* Instructions for the task: Rewrite the records from the line with "What is the total" through the end of the records, changing "camera" to "viewer" and leaving everything else as it is.

• • • • • • •

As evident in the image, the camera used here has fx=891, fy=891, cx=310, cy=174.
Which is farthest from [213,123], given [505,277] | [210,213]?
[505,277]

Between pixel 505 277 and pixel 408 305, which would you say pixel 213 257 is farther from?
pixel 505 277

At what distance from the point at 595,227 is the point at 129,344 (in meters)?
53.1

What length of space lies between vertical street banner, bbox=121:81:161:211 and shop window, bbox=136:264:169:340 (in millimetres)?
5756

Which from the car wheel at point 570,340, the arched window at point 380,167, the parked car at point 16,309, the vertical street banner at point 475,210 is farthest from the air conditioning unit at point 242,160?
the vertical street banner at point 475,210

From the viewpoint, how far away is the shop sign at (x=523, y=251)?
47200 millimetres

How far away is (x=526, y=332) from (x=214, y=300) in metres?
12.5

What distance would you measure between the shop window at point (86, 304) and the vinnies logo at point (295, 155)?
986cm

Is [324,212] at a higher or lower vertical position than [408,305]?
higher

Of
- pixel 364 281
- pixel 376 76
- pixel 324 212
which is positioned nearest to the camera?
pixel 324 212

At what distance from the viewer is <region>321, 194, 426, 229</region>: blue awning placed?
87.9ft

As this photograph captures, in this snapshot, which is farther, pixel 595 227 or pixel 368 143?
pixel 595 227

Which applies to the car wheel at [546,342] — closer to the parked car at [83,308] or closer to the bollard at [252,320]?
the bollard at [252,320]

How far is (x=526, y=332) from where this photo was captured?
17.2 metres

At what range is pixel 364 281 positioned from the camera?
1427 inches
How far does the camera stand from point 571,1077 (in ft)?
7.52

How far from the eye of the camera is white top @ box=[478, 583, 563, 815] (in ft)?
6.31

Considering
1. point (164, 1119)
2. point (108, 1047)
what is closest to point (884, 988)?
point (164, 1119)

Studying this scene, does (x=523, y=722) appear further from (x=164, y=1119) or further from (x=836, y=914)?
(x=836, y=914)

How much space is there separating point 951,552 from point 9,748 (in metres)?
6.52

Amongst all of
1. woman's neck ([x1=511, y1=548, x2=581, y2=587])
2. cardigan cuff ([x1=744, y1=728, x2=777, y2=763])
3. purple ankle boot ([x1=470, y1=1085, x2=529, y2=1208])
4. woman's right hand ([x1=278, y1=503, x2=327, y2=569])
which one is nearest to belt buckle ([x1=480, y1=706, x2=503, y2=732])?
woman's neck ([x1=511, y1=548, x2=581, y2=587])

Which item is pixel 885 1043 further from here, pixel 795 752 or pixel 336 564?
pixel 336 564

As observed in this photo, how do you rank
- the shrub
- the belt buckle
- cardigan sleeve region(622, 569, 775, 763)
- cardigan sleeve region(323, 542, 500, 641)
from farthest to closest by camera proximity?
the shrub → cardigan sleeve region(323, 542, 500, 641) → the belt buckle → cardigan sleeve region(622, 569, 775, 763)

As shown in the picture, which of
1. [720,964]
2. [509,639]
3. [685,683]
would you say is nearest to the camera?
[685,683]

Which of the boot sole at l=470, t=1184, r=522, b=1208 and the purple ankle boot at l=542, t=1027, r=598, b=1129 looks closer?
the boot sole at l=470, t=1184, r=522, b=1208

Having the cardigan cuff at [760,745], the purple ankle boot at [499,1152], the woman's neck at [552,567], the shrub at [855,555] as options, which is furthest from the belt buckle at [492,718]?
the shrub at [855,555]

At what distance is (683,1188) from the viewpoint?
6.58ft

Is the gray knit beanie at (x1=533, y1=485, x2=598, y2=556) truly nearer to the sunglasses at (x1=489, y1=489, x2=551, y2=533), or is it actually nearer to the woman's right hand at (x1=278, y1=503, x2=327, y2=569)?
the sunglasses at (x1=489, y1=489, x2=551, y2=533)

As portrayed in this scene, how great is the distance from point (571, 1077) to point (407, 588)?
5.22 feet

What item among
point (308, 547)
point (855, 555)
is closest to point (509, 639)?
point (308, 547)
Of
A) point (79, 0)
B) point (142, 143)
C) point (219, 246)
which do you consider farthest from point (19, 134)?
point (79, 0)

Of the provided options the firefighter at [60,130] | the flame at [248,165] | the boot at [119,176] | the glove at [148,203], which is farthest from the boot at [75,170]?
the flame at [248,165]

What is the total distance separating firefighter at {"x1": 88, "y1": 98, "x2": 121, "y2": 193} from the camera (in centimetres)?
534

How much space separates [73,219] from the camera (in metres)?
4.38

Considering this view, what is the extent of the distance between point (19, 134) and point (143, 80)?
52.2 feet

• • • • • • •

* Written solution:
What is the total distance separating firefighter at {"x1": 88, "y1": 98, "x2": 121, "y2": 193} from the viewer (in centimetres)?
534

How much space separates [73,219] from the viewer (in metres)?
4.38

Considering this view, what is the extent of the distance between point (19, 134) and point (143, 80)?
52.2 feet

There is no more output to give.